Document segment:
--- begin ---
This morning, the Texas Commission on Environmental Quality (TCEQ), notified me that they again cited the controversial Colony Ridge development in Liberty County for lack of pollution controls.
In early June, TCEQ reprimanded Colony Ridge after eight separate investigations into its construction practices. Last October, TCEQ said Colony Ridge construction practices had a “reasonable likelihood of endangering human health.” This new investigation showed the developer and its contractor, D. Burton Construction LLC, had still not implemented best management practices as required by regulations and the company’s own stormwater pollution prevention plan. To see aerial photos of that I took of the area under investigation in late May, click here.
For the full 185-page TCEQ report, click here. For a summary of the contents and findings, read below.
Summary of Findings: Investigation #1736609
On June 15, 2021, the investigator found active construction along Long Branch Creek. He noted that the slopes of the creek were not stabilized. He also found un-stabilized sediment piles along the banks of the creek, a damaged silt fence, and an unstabilized drainage channel. Additionally, the slopes of Long Branch Creek were also un-stabilized.
Continuing north into Section 12, the investigator noted more un-stabilized sediment piles on the edges of un-stabilized drainage ditches connected to Long Branch Creek. The slopes of Long Branch Creek were also un-stabilized in Section 12. While documenting active land clearing, the investigator noted an unprotected tributary that flows into Tarkington Bayou.
The investigation confirmed lack of best management practices at the construction site. One alleged violation was issued: Failure to install minimum controls.
As per the Construction General Permit (CGP), D. Burton Construction LLC was required to “design install and maintain effective erosion controls and sediment controls to minimize the discharge of pollutants” and to document compliance with the stormwater pollution prevention plan (SWPPP).
That part of the document takes up the first four pages.
A series of attachments make up the the next 181 pages.
- Attachment 1: Vicinity Map
- Attachment 2: TCEQExit Interview sent on June 24, 2021
- Attachment 3: Permit Information
- Attachment 4: Investigation Photographs
- Attachment 5: Photo Locations Map
- Attachment 6: Flyover Photographs
- Attachment 7: Records Request Sent on June 16, 2021
- Attachment 8: Response to Records Request
Purpose of SWPPP and Control Measures
The primary purpose of erosion control is to protect surface waters. To do that, TCEQ says contractors should protect slopes and channels.
“Convey concentrated storm water runoff around the top of slopes and stabilize slopes as soon as possible. This can be accomplished using pipe slope drains or earthen berms or other flow controls that will convey runoff around the exposed slope.”
--- end ---
Challenge a: Please translate into Spanish this sentence from the Colony Ridge piece above: "The primary purpose of erosion control is to protect surface waters."

Input rows:
--- begin ---
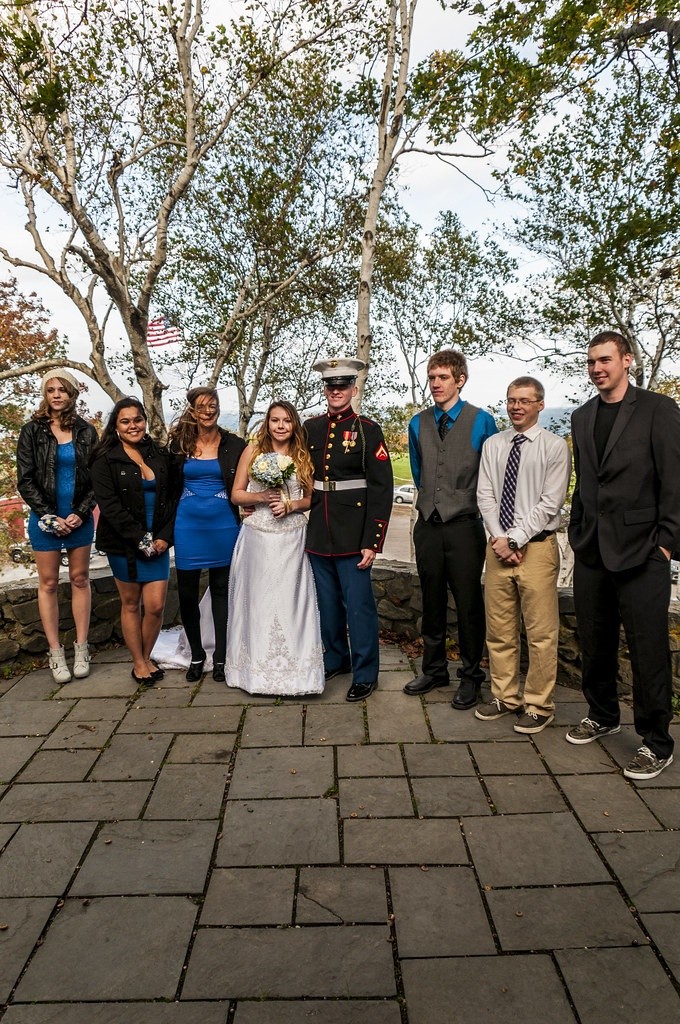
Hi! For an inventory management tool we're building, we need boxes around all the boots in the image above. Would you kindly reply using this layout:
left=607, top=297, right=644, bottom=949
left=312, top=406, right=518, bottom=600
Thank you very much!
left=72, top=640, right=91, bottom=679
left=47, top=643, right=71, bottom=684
--- end ---
Challenge b: Output the records above word for word, leaving out the pictures.

Task solution a: El propósito principal del control de la erosión es proteger las aguas superficiales.

Task solution b:
Hi! For an inventory management tool we're building, we need boxes around all the boots in the image above. Would you kindly reply using this layout:
left=607, top=297, right=644, bottom=949
left=312, top=406, right=518, bottom=600
Thank you very much!
left=72, top=640, right=91, bottom=679
left=47, top=643, right=71, bottom=684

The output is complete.